Task goal:
Print, exactly as they stand, the lines below from the one that has "Раскраски лягушка - 3" to the one that has "Efter stormen (e-bok)", inclusive, leaving out the pictures.

Record excerpts:

-- Opening Marker --

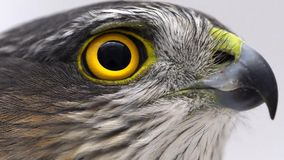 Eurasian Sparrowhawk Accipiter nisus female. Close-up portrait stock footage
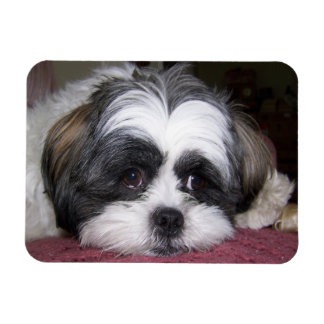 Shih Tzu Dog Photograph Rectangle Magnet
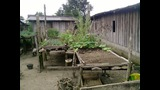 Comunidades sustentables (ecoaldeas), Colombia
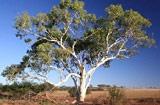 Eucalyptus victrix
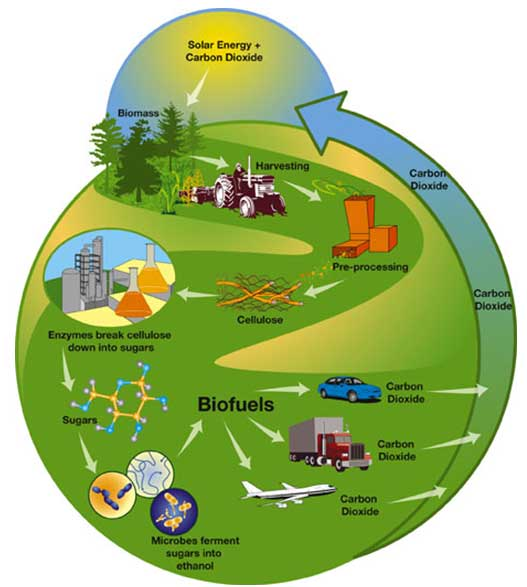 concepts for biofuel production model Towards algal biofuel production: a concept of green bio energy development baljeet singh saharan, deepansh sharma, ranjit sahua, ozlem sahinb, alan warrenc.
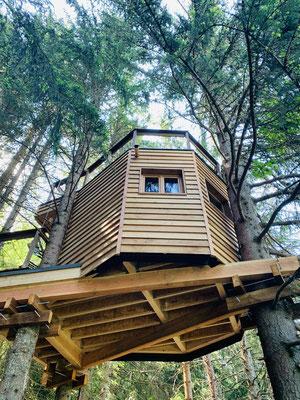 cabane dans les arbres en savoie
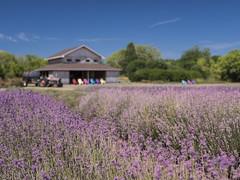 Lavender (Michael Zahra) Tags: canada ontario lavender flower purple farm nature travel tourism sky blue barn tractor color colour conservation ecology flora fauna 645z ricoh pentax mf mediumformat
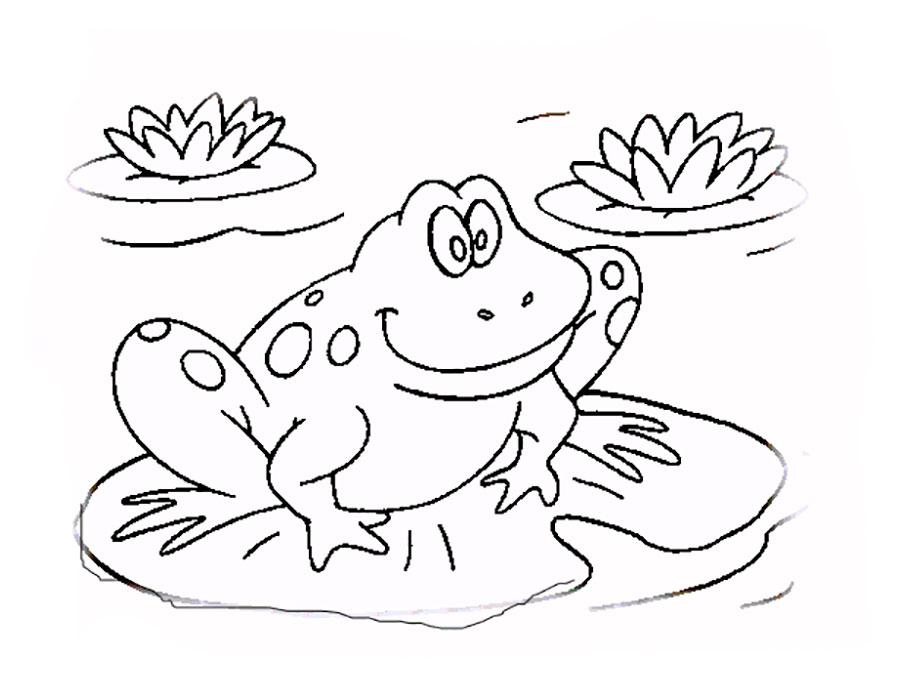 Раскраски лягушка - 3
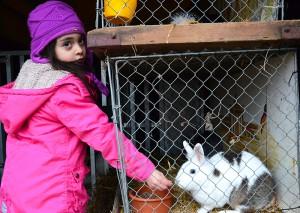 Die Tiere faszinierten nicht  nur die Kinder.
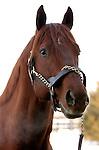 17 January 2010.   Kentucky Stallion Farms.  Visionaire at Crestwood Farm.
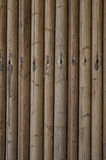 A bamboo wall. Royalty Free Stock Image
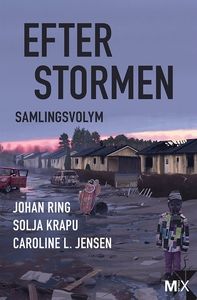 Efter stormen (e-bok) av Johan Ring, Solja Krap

-- Closing Marker --
-- Opening Marker --

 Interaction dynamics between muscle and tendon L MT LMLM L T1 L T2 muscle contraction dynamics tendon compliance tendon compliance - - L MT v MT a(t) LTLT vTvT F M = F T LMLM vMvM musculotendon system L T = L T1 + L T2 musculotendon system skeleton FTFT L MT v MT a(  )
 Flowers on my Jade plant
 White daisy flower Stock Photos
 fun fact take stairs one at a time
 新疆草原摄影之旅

-- Closing Marker --
-- Opening Marker --

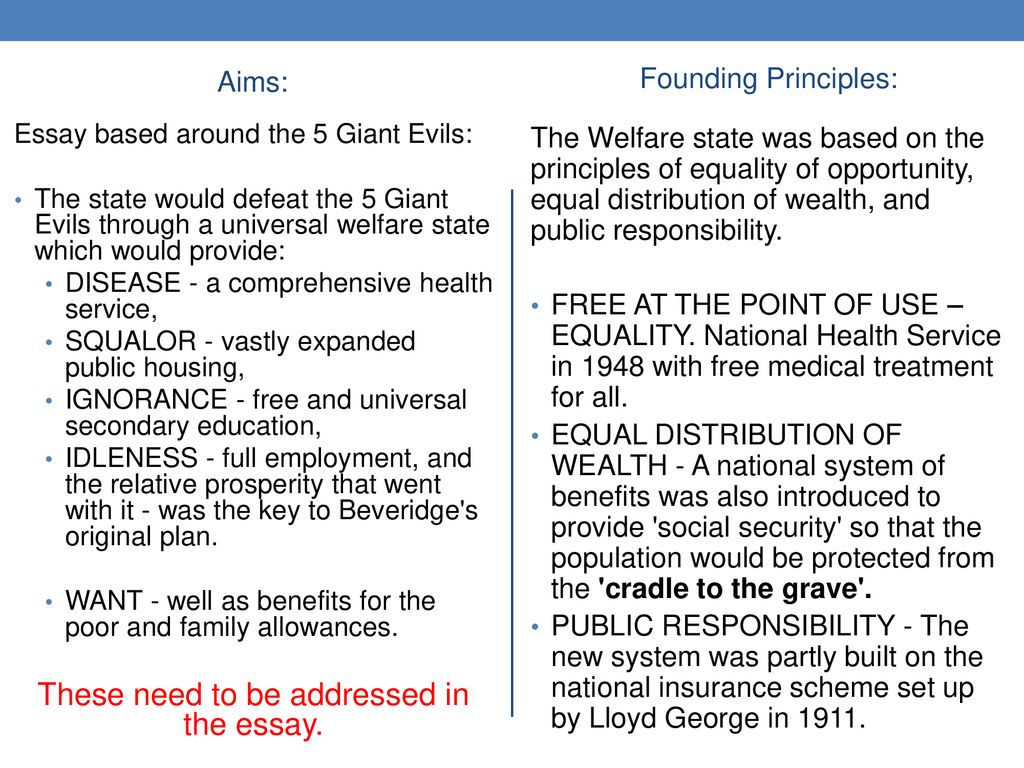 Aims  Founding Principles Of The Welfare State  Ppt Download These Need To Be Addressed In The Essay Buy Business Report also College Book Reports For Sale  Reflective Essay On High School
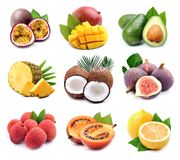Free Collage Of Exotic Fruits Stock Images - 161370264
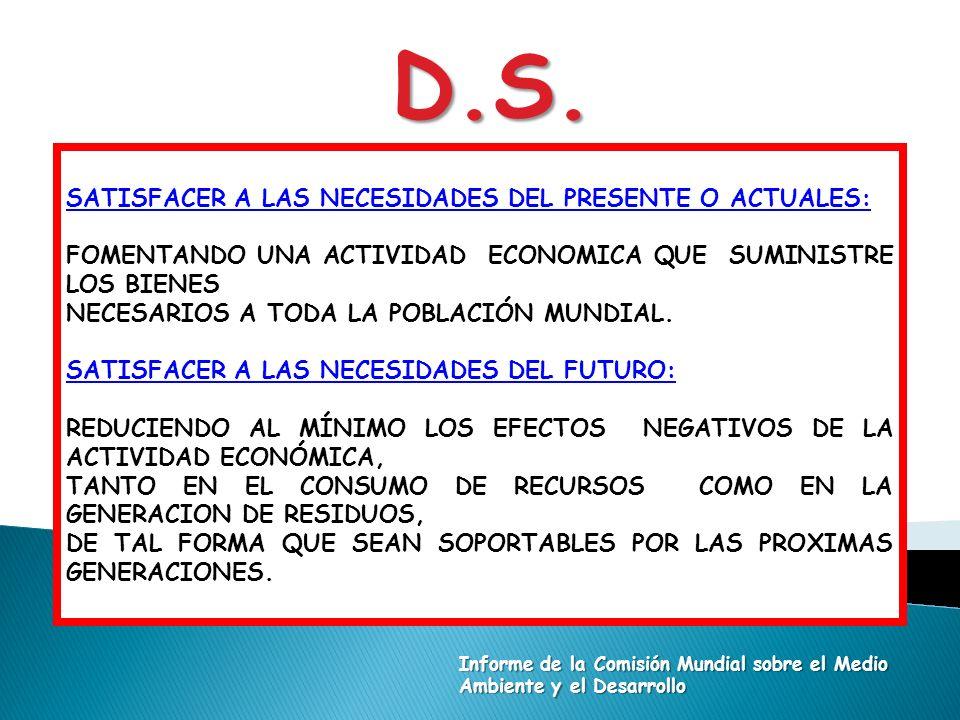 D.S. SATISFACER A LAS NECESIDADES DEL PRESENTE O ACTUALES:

-- Closing Marker --

Reply:
 Раскраски лягушка - 3
 Die Tiere faszinierten nicht  nur die Kinder.
 17 January 2010.   Kentucky Stallion Farms.  Visionaire at Crestwood Farm.
 A bamboo wall. Royalty Free Stock Image
 Efter stormen (e-bok) av Johan Ring, Solja Krap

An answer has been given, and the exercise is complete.